--- Richiesta ---
Riporta in una tabella Markdown con le colonne Numero e Riga il tratto dell'elenco che va dall'inizio fino alla riga contenente "EUR series? Green", questa inclusa, tralasciando le righe vuote.

Dati di ragionamento quantitativo sui grafici
"""
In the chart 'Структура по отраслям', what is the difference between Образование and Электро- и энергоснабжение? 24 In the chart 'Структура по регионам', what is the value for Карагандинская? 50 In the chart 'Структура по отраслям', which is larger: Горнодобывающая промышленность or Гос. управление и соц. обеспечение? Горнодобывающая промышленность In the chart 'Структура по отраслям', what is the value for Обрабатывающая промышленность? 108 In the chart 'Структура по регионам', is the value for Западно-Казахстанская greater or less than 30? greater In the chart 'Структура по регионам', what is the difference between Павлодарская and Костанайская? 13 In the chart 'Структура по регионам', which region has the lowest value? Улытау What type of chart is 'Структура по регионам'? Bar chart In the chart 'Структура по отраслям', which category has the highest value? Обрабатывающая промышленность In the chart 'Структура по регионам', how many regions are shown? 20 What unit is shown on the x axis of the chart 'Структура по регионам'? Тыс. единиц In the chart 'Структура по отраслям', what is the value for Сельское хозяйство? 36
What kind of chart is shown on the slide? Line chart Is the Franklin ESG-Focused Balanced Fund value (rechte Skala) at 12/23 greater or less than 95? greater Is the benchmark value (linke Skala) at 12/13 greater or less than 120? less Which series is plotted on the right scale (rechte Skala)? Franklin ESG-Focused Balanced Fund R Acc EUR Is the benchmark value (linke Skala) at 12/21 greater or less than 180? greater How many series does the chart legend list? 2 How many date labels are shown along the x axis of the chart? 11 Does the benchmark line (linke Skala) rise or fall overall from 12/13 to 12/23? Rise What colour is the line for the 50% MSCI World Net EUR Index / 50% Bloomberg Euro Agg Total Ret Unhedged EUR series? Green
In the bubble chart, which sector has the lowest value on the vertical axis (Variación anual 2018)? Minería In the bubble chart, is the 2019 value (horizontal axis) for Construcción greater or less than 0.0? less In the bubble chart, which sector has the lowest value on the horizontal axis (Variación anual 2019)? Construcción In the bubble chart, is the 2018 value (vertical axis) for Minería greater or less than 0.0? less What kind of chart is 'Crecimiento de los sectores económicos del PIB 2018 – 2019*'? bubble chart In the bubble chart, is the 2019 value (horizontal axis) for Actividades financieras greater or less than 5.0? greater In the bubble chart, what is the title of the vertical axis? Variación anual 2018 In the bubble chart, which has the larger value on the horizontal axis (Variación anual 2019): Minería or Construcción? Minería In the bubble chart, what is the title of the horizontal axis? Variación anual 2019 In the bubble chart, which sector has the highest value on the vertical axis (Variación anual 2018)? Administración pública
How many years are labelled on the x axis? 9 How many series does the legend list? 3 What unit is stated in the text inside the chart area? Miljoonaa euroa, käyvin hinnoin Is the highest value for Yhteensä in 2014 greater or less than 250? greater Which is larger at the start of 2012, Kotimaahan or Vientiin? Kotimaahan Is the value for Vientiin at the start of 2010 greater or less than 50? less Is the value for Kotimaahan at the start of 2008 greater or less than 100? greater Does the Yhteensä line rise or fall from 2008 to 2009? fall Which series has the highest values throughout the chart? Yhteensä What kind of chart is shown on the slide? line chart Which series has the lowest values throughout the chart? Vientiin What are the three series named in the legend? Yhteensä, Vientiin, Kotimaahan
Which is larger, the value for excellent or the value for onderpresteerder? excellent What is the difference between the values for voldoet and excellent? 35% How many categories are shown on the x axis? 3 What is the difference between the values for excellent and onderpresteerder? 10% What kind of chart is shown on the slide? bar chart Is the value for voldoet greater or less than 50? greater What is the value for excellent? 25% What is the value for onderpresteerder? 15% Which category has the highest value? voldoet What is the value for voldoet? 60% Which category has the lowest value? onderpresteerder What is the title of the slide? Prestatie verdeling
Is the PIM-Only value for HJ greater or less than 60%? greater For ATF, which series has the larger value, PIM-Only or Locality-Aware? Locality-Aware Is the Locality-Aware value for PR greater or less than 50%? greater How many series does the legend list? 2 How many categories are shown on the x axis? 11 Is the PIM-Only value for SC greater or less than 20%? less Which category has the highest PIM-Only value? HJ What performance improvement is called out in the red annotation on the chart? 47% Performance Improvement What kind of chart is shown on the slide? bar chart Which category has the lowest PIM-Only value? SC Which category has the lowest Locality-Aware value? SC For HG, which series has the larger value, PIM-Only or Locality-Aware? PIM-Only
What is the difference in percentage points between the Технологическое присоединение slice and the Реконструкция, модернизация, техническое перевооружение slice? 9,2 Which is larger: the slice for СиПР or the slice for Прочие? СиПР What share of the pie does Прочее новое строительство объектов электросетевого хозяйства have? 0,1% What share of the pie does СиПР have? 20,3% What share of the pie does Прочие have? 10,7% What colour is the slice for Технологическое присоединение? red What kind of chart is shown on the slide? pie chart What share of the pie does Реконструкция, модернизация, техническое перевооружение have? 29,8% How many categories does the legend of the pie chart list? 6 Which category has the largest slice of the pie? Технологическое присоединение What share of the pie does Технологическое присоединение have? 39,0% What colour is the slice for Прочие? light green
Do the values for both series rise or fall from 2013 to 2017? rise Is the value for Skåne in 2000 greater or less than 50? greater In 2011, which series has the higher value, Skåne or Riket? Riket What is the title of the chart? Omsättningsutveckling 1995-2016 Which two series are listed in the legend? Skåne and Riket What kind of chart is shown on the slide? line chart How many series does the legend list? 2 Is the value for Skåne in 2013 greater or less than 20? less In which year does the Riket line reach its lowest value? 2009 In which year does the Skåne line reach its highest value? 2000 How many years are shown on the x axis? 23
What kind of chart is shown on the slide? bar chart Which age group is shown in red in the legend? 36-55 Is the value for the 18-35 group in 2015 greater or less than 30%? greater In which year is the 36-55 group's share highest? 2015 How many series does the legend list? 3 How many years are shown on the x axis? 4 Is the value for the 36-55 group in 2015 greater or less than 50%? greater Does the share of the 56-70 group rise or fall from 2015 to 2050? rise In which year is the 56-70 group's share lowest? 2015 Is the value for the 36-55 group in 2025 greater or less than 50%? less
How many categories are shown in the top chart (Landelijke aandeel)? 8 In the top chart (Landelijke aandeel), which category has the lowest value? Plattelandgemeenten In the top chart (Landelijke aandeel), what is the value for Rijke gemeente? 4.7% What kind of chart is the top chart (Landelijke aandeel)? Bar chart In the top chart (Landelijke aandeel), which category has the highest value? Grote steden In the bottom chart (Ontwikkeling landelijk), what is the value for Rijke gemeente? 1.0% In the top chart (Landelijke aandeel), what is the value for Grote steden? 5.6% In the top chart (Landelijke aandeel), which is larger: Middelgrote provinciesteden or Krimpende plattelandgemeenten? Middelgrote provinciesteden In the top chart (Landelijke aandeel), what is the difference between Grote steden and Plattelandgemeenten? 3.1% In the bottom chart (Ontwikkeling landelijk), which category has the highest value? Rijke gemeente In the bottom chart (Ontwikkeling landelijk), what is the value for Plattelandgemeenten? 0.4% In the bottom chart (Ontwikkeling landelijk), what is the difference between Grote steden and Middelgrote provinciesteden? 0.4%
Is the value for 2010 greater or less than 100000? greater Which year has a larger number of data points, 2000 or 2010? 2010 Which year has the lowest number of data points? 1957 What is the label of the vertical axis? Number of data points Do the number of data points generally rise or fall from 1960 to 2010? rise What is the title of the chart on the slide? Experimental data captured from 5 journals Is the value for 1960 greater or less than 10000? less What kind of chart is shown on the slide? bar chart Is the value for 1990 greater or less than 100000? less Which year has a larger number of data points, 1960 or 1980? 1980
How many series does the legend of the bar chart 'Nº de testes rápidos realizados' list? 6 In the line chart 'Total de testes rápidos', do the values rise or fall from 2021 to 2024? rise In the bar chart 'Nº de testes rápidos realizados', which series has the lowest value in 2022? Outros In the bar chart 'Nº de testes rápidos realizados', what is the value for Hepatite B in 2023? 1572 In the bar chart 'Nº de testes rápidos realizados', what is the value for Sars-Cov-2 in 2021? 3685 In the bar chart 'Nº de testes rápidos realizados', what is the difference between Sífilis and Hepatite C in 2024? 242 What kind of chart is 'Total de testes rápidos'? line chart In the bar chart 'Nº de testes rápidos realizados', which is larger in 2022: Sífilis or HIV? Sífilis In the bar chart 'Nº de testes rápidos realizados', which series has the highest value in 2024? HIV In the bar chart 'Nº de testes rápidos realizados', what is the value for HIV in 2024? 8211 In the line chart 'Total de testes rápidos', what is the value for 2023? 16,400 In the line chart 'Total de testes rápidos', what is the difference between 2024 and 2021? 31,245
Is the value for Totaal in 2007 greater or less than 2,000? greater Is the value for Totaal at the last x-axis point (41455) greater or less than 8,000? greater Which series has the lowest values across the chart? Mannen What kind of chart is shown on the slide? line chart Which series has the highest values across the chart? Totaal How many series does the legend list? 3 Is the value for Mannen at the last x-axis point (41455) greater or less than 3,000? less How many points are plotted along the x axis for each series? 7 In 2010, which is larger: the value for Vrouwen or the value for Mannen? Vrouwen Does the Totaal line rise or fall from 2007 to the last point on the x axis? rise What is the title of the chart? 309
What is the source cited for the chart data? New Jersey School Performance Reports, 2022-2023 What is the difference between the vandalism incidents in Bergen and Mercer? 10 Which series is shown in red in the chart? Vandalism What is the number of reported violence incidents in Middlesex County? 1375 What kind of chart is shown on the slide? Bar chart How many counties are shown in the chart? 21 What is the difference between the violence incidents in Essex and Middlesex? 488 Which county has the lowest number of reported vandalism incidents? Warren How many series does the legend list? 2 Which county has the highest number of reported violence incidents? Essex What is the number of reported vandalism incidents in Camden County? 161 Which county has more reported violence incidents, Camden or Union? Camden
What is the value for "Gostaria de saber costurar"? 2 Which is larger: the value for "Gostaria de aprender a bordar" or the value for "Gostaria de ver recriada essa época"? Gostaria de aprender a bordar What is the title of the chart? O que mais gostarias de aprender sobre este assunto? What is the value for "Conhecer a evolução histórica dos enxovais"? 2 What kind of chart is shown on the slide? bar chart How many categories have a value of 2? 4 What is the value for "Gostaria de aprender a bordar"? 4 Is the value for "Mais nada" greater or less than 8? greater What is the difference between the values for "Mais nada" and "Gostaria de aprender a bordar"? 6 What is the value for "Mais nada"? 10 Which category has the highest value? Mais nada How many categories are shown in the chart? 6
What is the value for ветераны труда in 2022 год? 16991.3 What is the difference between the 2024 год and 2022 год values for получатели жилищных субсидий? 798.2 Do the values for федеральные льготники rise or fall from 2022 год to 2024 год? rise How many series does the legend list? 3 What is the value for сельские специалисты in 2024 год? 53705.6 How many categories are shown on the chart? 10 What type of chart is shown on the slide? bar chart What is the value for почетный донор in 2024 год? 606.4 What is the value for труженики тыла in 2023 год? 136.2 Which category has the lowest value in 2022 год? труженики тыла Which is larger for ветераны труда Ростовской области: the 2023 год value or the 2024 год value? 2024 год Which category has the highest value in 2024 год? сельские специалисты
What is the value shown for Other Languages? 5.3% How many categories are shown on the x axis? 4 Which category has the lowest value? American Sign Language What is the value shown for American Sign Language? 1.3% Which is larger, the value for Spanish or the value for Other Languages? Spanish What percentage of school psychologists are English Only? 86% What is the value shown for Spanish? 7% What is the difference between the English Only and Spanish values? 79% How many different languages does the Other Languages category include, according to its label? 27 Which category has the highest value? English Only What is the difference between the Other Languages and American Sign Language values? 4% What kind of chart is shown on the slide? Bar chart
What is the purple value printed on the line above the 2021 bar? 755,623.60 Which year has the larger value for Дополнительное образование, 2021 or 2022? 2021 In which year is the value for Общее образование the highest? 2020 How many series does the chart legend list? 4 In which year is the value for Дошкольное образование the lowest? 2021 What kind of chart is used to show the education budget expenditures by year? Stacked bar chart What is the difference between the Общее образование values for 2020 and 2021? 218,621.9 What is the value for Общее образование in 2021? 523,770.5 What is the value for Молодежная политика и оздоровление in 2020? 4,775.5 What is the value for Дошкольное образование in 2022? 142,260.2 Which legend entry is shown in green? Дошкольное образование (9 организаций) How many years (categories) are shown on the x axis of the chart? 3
"""
--- Risposta al compito ---
| Numero | Riga |
|---|---|
| 1 | In the chart 'Структура по отраслям', what is the difference between Образование and Электро- и энергоснабжение? 24 In the chart 'Структура по регионам', what is the value for Карагандинская? 50 In the chart 'Структура по отраслям', which is larger: Горнодобывающая промышленность or Гос. управление и соц. обеспечение? Горнодобывающая промышленность In the chart 'Структура по отраслям', what is the value for Обрабатывающая промышленность? 108 In the chart 'Структура по регионам', is the value for Западно-Казахстанская greater or less than 30? greater In the chart 'Структура по регионам', what is the difference between Павлодарская and Костанайская? 13 In the chart 'Структура по регионам', which region has the lowest value? Улытау What type of chart is 'Структура по регионам'? Bar chart In the chart 'Структура по отраслям', which category has the highest value? Обрабатывающая промышленность In the chart 'Структура по регионам', how many regions are shown? 20 What unit is shown on the x axis of the chart 'Структура по регионам'? Тыс. единиц In the chart 'Структура по отраслям', what is the value for Сельское хозяйство? 36 |
| 2 | What kind of chart is shown on the slide? Line chart Is the Franklin ESG-Focused Balanced Fund value (rechte Skala) at 12/23 greater or less than 95? greater Is the benchmark value (linke Skala) at 12/13 greater or less than 120? less Which series is plotted on the right scale (rechte Skala)? Franklin ESG-Focused Balanced Fund R Acc EUR Is the benchmark value (linke Skala) at 12/21 greater or less than 180? greater How many series does the chart legend list? 2 How many date labels are shown along the x axis of the chart? 11 Does the benchmark line (linke Skala) rise or fall overall from 12/13 to 12/23? Rise What colour is the line for the 50% MSCI World Net EUR Index / 50% Bloomberg Euro Agg Total Ret Unhedged EUR series? Green |